L. Frank Baum holds the title for "Earliest Influence" in my literary life. I learned to read with the Oz series. Tik-Tok, Pumpkinhead, the magic carpet, the Woozy, ...what?
What do mean you haven't heard of...
Oh, for Pete's sake. Baum wrote some fourteen books about the world of Oz. That doesn't include the comic strips, the novellas, or the shorts about the Wonderful World of Oz. Not every Oz book involved ruby slippers, munchkins, or flying monkeys. Heck, the second book in the series doesn't involve Dorothy! It's about a boy named Tip.
My love of unusual names can be directly traced back to Baum. Who names their characters "Rinkitink," "Ozma," or "Woggle-Bug"? He created cities named Yip and Pinagree, and, of course, Oz. Beyond the Tin-man (who has his own book, btw) and the Scarecrow (also the star of his own book), we have such characters as the Wheelers, Kiki Aru, and the Glass Cat.
Baum's books left me with more than an affinity for names descriptive, strange, or pun-ny. His characters taught me appearances have a lot to do with initial perception but not personal (or plot) development. Baum gave me an appreciation for fantasy, for the endless possibilities in worlds other than my own. While I love historical fiction and paranormal, my genre-of-the-heart is fantasy because of Baum.
Flatheads versus the Skeezers
In Glinda of Oz, the final book of Baum's Oz series, Dorothy returns to Oz to help Glinda (the "Good Witch" for you "Wicked" fans) broker peace between two warring Ozian races -- the Flatheads and the Skeezers.
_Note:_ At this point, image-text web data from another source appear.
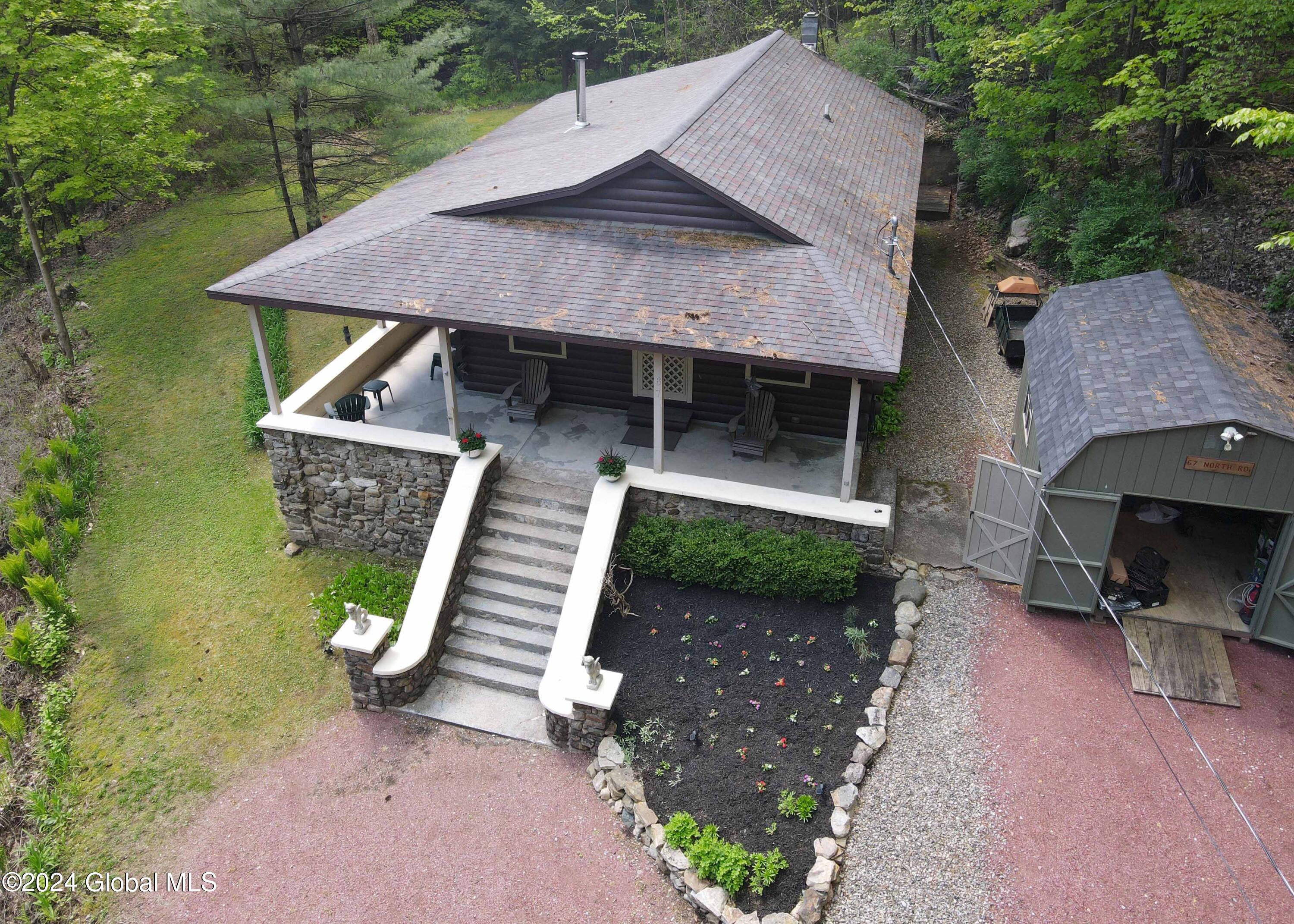 67 North Road, Clemons, New York image 4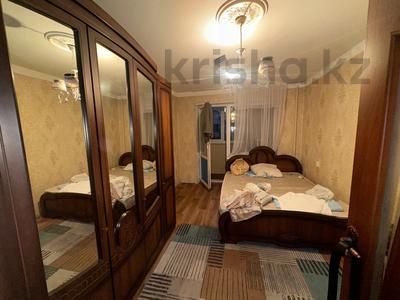 3-комнатная квартира · 62 м² · 2/4 этаж, Кунаева — Маметова за 380 000 ₸ в Алматы, Медеуский р-н
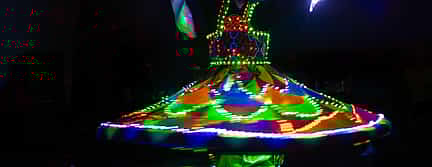 Φωτογραφία 2 Nile River Cruise with Egyptian Show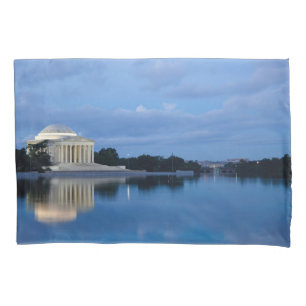 Denkmäler Jefferson Memorial Kissenbezug
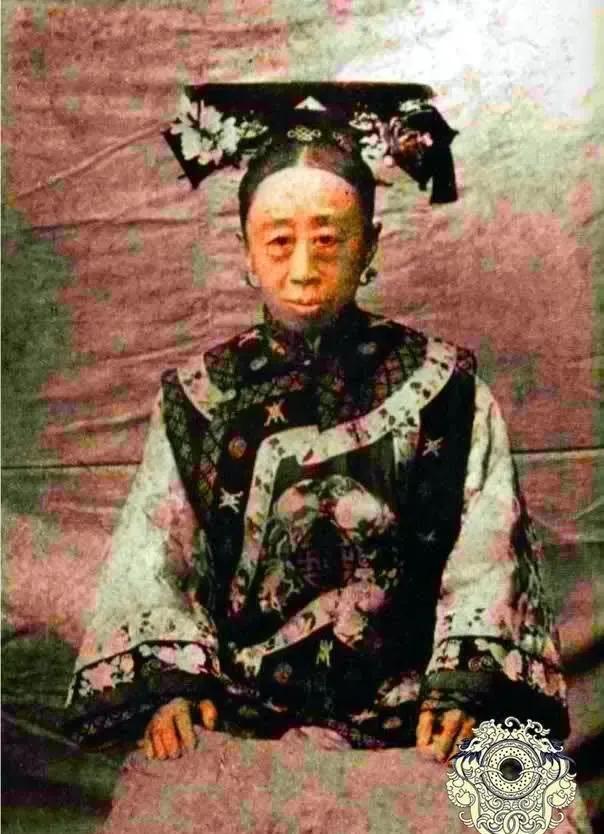 dnf皇女的赏赐,太医不用阉就可进皇宫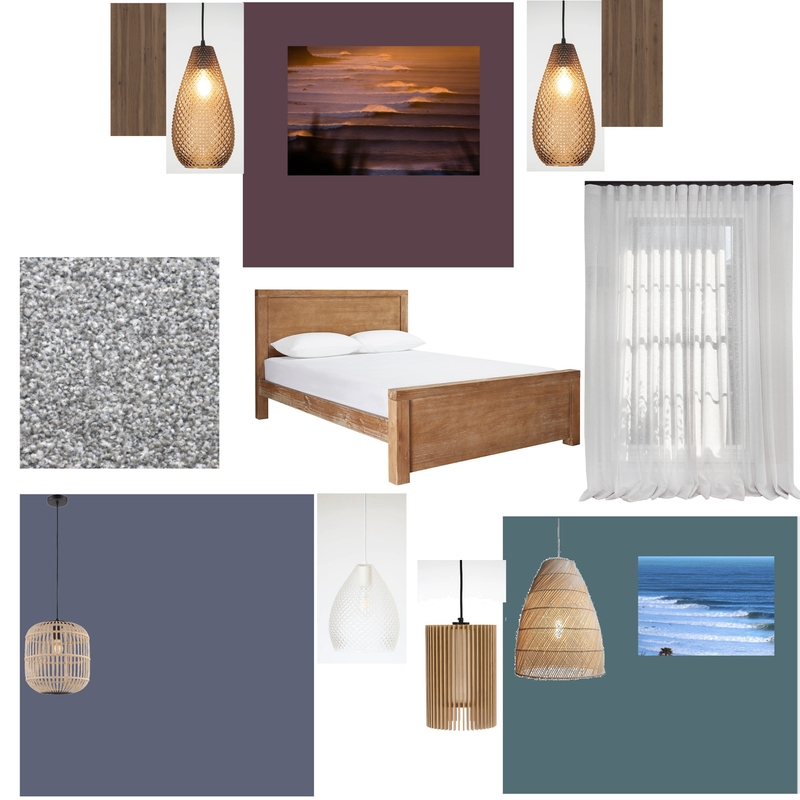 Bedroom Mood Board by cjm489 on Style Sourcebook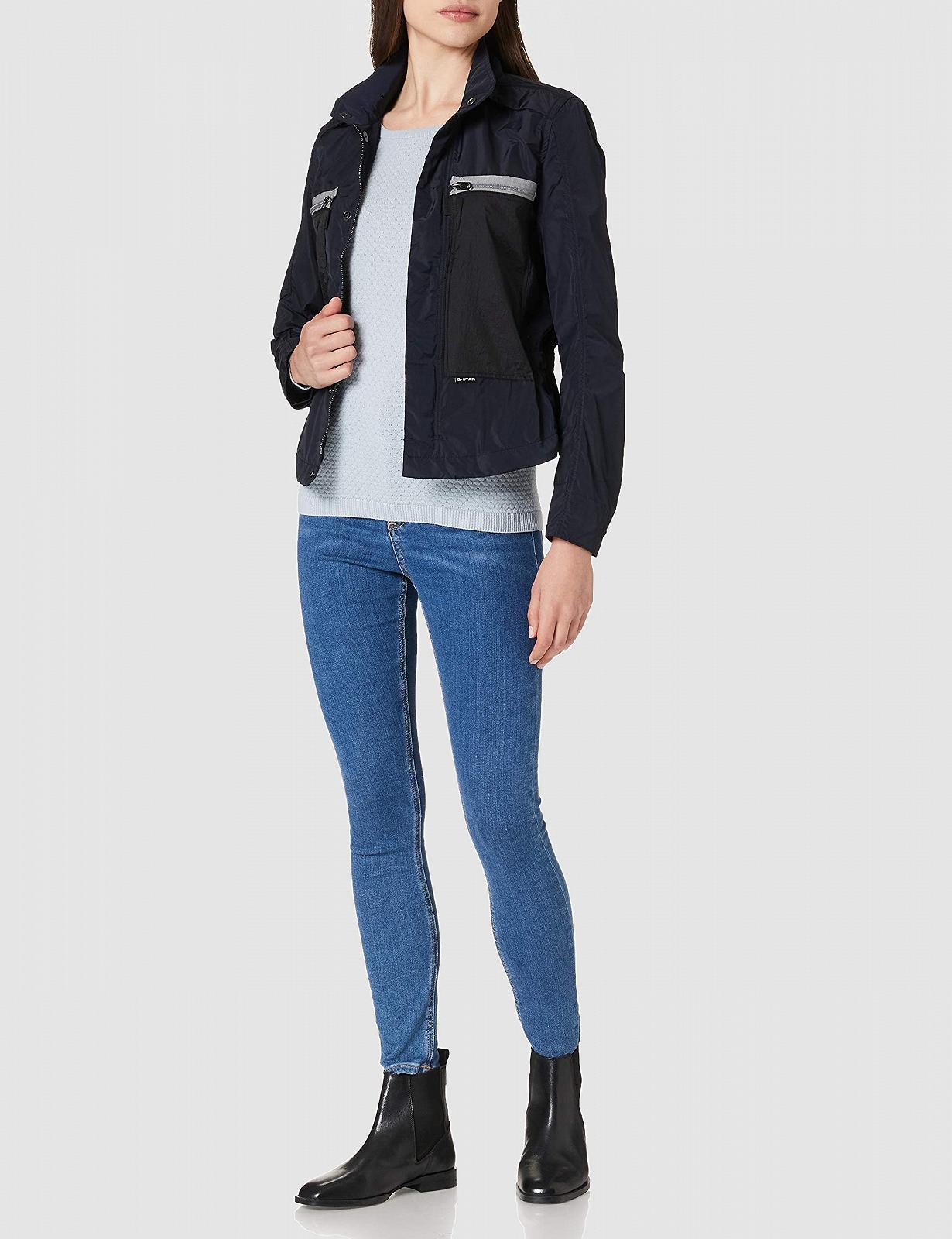 Жакет G-STAR Slim Overshirt, фото №2
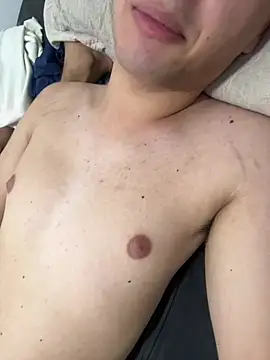 Silva_122 live cam on StripChat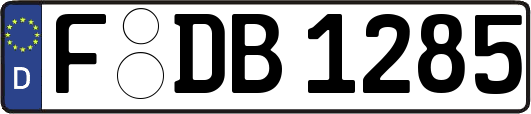 F-DB1285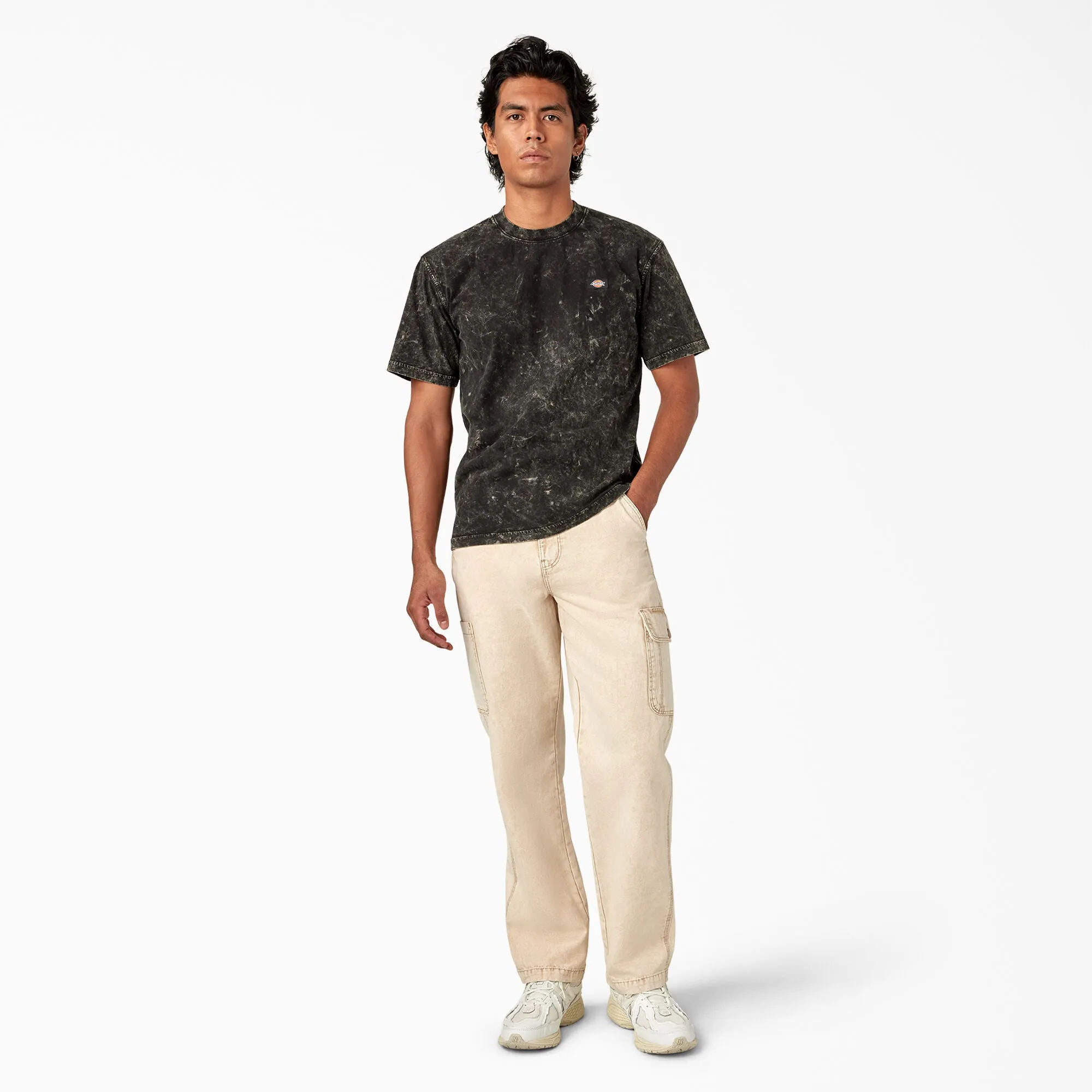 Newington Tee sold by Plenty product image thumbnail 5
Nearly a hundred years after Glinda was posthumously published, I can assure you, the Flatheads and Skeezers have made it earth and infiltrated humanity. Campaign season is their time to shine. I'm pretty sure the Nome King is running for President.
Have any of you, dear readers, read one of Baum's Oz books? Can one of you tell me how many hairs are on a Woozy's tail?